● Written instruction
Reproduce the listing below word for word, starting at its first line and ending at the line that contains "dense forest locate(0, 0, 450, 300), rocky", with both of those lines included.

● Records provided
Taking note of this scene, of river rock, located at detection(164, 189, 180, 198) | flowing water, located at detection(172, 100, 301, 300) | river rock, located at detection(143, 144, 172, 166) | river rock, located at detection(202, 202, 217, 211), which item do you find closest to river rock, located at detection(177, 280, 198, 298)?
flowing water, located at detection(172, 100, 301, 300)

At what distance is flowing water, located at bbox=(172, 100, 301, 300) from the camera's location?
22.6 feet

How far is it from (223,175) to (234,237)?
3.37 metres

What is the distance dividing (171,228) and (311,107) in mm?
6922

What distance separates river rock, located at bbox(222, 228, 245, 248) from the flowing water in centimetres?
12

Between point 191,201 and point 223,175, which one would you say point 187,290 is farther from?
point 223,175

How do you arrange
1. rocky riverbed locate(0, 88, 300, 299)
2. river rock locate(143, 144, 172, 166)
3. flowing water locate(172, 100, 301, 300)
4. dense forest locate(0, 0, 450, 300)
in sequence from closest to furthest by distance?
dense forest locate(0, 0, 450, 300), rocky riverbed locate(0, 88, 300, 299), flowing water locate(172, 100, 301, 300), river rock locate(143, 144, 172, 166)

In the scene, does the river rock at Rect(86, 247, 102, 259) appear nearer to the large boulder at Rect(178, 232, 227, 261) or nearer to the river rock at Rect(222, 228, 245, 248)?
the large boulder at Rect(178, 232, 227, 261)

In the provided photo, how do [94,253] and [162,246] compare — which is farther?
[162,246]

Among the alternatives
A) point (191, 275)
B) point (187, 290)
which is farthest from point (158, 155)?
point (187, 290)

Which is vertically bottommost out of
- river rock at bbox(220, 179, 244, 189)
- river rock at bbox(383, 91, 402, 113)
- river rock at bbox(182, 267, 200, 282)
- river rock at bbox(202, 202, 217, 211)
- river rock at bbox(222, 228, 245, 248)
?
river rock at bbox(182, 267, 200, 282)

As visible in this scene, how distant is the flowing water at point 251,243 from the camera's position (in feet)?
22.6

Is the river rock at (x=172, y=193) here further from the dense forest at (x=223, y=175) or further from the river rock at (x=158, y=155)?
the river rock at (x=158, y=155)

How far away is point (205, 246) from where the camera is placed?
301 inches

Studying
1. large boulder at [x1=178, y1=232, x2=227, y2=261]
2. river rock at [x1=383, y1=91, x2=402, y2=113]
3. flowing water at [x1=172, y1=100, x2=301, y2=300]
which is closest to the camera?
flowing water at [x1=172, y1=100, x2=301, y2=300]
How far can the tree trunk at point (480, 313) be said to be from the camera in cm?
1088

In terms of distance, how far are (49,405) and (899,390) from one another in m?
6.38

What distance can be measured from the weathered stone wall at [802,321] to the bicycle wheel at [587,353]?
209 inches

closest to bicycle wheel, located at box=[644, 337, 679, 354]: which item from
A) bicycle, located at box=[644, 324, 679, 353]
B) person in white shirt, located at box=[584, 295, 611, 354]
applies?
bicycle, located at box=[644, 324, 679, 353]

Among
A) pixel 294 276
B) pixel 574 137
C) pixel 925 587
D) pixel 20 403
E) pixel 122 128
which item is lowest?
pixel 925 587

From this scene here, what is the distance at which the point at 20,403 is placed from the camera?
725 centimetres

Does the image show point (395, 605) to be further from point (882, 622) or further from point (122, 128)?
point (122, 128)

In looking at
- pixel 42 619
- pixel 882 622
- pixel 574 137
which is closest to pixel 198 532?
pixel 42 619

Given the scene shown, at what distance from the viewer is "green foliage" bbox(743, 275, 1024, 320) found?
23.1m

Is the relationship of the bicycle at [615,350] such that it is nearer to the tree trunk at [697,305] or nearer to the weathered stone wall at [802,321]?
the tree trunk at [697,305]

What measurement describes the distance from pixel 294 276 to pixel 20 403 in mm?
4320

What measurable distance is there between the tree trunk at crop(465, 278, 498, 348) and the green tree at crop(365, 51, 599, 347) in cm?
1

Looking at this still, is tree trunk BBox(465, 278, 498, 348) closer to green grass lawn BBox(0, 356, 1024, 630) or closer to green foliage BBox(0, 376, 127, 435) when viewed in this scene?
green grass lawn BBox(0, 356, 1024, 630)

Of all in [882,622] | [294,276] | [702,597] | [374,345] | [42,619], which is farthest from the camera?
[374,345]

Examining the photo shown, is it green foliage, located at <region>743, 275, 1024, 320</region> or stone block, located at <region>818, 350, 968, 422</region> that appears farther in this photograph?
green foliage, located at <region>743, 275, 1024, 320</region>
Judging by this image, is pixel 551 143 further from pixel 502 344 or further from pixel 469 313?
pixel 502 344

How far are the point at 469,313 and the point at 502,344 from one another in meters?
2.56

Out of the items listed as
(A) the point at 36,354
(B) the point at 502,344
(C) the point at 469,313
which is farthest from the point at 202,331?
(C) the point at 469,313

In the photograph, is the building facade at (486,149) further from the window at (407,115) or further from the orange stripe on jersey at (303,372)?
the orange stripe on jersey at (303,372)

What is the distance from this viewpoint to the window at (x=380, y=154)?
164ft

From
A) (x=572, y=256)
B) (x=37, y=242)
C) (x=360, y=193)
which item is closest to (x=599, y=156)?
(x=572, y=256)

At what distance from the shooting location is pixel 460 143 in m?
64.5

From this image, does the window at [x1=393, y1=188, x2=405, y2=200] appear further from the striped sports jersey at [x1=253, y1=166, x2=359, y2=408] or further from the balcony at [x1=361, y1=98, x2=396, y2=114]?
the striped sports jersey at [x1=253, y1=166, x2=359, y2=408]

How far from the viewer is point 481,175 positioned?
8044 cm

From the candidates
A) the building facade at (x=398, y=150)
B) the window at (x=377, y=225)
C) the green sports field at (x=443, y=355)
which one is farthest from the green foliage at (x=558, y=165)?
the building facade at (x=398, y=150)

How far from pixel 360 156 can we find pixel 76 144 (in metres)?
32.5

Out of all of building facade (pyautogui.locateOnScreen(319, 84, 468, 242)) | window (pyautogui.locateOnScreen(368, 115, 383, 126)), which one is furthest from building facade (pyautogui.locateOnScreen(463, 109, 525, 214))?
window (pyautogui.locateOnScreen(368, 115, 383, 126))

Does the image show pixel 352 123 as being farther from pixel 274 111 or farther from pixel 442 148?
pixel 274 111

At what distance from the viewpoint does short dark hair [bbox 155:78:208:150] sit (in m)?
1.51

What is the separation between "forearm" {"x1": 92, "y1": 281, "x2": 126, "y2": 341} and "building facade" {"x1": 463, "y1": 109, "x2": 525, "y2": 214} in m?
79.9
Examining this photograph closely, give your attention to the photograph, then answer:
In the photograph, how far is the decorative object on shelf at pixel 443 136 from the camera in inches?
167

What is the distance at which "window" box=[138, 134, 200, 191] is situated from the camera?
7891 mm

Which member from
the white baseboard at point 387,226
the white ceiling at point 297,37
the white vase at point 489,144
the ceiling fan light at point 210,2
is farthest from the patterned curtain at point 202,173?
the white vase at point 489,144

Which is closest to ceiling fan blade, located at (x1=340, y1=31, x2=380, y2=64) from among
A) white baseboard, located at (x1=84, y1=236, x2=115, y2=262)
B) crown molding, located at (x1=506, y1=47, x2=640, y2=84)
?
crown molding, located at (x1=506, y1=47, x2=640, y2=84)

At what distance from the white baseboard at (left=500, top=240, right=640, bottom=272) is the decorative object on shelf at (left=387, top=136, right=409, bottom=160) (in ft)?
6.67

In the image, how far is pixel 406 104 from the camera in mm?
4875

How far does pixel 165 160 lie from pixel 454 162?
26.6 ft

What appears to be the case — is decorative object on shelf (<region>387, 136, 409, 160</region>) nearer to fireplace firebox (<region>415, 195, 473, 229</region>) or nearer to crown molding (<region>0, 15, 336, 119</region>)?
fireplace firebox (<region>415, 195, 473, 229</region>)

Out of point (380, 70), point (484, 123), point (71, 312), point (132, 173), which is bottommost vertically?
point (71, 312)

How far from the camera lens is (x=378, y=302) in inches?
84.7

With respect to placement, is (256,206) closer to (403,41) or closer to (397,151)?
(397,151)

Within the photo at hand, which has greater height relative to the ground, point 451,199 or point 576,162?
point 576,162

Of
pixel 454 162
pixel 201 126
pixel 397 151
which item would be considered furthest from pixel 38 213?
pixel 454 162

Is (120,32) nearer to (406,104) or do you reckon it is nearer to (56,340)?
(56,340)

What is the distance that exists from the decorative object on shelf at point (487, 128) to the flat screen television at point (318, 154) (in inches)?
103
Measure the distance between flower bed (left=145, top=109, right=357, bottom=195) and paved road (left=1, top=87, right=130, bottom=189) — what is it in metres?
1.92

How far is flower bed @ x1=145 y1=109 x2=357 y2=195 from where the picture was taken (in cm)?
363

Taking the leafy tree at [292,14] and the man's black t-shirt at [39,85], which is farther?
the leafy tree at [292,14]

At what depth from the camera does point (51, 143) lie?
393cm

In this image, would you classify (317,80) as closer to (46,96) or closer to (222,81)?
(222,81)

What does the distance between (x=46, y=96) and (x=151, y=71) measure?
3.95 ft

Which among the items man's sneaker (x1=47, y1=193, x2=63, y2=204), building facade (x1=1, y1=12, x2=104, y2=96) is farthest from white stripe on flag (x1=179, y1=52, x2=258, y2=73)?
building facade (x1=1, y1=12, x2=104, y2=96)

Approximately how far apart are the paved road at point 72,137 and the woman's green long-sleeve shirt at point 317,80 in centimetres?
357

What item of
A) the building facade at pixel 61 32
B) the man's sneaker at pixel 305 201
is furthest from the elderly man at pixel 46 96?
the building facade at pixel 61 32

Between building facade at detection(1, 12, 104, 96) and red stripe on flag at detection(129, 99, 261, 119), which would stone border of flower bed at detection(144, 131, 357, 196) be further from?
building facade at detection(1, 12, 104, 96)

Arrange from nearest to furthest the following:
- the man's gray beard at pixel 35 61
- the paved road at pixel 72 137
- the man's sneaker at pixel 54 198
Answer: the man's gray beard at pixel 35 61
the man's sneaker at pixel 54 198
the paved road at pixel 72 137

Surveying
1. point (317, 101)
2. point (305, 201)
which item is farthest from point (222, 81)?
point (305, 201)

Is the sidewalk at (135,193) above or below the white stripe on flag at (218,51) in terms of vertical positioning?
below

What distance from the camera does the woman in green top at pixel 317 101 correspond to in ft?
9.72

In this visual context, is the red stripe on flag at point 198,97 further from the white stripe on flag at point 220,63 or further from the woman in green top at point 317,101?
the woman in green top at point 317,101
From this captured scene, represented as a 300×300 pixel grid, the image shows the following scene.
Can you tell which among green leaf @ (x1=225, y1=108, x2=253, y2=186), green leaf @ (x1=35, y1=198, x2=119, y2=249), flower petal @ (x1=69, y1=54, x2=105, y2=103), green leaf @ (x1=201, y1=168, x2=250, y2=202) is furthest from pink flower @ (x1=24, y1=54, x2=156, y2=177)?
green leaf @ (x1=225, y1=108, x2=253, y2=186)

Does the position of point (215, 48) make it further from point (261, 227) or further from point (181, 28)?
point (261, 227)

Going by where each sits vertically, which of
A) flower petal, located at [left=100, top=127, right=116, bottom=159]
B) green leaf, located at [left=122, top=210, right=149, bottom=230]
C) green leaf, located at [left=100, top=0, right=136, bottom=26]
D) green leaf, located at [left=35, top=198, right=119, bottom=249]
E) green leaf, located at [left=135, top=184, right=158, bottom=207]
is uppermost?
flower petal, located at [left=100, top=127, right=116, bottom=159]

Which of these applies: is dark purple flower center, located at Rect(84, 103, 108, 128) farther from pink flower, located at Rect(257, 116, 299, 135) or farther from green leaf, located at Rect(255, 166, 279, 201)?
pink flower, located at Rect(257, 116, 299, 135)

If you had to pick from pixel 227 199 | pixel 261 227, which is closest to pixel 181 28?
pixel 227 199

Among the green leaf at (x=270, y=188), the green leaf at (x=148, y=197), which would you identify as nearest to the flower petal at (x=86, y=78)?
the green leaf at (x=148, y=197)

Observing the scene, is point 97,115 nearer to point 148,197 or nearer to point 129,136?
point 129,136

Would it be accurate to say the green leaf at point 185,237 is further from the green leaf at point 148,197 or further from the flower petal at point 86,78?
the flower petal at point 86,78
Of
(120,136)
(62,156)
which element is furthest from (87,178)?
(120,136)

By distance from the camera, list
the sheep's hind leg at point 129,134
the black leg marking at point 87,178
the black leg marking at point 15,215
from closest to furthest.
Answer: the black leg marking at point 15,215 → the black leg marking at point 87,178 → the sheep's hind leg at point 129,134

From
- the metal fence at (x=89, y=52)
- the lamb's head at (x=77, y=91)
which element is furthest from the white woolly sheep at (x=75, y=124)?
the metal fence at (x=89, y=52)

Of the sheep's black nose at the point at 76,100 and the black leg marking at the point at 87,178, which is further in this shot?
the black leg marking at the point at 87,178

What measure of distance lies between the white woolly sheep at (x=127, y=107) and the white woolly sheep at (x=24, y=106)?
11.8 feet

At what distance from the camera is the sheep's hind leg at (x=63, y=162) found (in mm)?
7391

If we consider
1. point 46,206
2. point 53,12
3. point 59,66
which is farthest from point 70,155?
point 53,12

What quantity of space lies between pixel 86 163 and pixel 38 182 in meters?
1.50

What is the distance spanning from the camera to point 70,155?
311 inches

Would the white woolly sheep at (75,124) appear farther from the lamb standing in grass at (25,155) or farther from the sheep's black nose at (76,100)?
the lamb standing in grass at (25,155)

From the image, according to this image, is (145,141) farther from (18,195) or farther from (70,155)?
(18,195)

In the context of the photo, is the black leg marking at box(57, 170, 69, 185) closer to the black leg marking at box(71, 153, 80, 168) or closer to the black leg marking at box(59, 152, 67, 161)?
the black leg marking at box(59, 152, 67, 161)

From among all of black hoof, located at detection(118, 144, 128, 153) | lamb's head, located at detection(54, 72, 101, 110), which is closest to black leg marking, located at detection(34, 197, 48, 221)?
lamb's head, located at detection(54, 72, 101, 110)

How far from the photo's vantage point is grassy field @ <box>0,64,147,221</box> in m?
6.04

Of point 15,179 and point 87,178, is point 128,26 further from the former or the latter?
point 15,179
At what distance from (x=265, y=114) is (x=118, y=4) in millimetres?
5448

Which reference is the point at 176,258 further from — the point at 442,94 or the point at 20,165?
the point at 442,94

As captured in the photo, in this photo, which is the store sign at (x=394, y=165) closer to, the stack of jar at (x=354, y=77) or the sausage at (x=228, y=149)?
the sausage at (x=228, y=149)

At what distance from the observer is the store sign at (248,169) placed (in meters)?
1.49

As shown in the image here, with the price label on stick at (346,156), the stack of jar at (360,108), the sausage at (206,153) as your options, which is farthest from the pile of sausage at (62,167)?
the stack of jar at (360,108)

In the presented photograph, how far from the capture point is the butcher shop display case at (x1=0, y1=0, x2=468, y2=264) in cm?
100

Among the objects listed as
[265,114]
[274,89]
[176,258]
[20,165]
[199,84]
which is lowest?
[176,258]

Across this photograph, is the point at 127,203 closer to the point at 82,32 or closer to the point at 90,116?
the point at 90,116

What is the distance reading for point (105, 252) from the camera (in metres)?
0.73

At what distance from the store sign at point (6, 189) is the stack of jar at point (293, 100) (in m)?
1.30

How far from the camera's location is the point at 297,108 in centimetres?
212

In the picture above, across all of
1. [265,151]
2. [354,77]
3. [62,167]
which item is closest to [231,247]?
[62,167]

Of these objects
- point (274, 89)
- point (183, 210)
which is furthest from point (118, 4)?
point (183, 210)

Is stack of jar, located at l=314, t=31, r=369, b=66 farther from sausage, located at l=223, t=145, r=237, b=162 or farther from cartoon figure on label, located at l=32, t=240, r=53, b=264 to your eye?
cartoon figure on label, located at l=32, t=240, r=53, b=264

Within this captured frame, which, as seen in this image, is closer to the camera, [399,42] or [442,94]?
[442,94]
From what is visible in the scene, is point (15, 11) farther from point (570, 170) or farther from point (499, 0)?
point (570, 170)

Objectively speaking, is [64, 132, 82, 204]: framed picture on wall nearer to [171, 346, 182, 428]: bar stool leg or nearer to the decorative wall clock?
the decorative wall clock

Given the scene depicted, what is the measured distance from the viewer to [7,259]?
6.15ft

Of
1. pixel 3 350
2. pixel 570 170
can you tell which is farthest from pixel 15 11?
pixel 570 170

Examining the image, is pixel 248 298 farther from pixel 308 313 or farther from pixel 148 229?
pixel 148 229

● Output of the task
Taking note of this scene, of river rock, located at detection(164, 189, 180, 198) | flowing water, located at detection(172, 100, 301, 300) | river rock, located at detection(143, 144, 172, 166) | river rock, located at detection(202, 202, 217, 211), which item do you find closest to river rock, located at detection(177, 280, 198, 298)?
flowing water, located at detection(172, 100, 301, 300)

At what distance is flowing water, located at bbox=(172, 100, 301, 300) from the camera's location?
22.6 feet

How far is it from (223,175) to (234,237)?
3.37 metres

What is the distance dividing (171,228) and (311,107) in mm?
6922

What distance separates river rock, located at bbox(222, 228, 245, 248) from the flowing water in centimetres?
12

Between point 191,201 and point 223,175, which one would you say point 187,290 is farther from?
point 223,175

How do you arrange
1. rocky riverbed locate(0, 88, 300, 299)
2. river rock locate(143, 144, 172, 166)
3. flowing water locate(172, 100, 301, 300)
4. dense forest locate(0, 0, 450, 300)
in sequence from closest to furthest by distance?
dense forest locate(0, 0, 450, 300), rocky riverbed locate(0, 88, 300, 299), flowing water locate(172, 100, 301, 300), river rock locate(143, 144, 172, 166)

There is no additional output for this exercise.